Czy ta chciwość (w jakimkoliwiek znaczeniu wąskim bądź szerokim) jest
oceniania źle czy dobrze to już dana kultura sobie definiuje, a co za
tym idzie jest to względne, tak jak i pojęcie zła i dobra.
Trudno stwierdzić czy chciwość jakakolwiek czegokolwiek jest nadmierna
bądź nie. Ogólnego wzoru nikt nie wyprowdzi.

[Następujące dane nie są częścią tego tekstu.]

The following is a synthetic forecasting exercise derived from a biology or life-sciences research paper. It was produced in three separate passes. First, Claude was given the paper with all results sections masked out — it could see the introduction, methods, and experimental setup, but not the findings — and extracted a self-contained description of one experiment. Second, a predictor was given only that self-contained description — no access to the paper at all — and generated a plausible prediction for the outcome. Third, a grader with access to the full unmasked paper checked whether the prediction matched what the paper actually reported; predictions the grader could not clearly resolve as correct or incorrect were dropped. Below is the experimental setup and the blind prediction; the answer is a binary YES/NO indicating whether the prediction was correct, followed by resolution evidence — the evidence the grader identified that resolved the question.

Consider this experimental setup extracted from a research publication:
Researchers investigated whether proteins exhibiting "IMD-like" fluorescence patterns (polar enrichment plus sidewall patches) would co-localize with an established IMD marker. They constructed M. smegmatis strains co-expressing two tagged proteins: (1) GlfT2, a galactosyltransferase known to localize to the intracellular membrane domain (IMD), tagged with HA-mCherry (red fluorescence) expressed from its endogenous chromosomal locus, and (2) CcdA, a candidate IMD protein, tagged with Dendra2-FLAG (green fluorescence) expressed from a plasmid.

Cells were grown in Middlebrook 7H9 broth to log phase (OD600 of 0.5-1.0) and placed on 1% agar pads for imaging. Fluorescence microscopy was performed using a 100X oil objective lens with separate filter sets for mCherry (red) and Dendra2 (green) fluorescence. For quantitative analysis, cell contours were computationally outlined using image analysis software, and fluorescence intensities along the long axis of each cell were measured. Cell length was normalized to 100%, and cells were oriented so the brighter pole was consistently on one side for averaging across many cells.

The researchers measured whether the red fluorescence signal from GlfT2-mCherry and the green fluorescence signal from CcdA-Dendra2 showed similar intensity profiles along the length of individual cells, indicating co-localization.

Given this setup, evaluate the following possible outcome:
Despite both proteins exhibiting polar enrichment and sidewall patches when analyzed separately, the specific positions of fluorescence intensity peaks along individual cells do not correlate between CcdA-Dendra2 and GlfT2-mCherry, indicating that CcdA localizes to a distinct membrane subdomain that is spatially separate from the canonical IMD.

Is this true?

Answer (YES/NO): NO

Oceniac sobie można nic w
tym złego - przy odrobinie luzu można do fajnych wniosków dojść nawet
jeśli ktoś Cię błędnie oceni.
P.s. z tym samcem to jakieś bzdury ;)
http://www.facebook.com/rynekglobalny
-
64. Data: 2011-12-11 12:23:17
Temat: Re: Dobrze powiedziane....
Od: "Przemek" <olowek5-to niepotrzebne@to tez.wp.pl>
Użytkownik " XXL" <d...@g...SKASUJ-TO.pl> napisał w wiadomości
news:jbsilv$rkh$1@inews.gazeta.pl...
> Endriu: trzymaj się faktów i nie fantazjuj !!!
> Po pierwsze K.Mikke i Michalkiewicz to nie politycy tylko bujający w
> obłokach
> i poruszający się oparach absurdu felietoniści i publicyści.
>
> Obaj tęsknią do XIX-wiecznego kapitalizmu i dyktatury zwanej monarchią
> konstytucyjną.
> Są i byli przeciwnikami wstąpienia Polski do UE natomiast gorącymi
> zwolennikami wstąpienia Polski do NAFTA :-)
>
> K.Mikke był posłem w tzw. sejmie kontraktowym i wyróżnił się jako poseł
> tym,
> że powtarzał bzdury w stylu: "wielce czcigodny poseł X, Y, Z".
>
Zapominasz kolego XXL że chcieli oni by zyski z prywatyzowanych firm
zasilały fundusz emerytalny do wyplacania jakiejś części emerytów obecnych-
bo ci ludzie w sumie zlożyli sie/ pracowali na rozwój tych firm.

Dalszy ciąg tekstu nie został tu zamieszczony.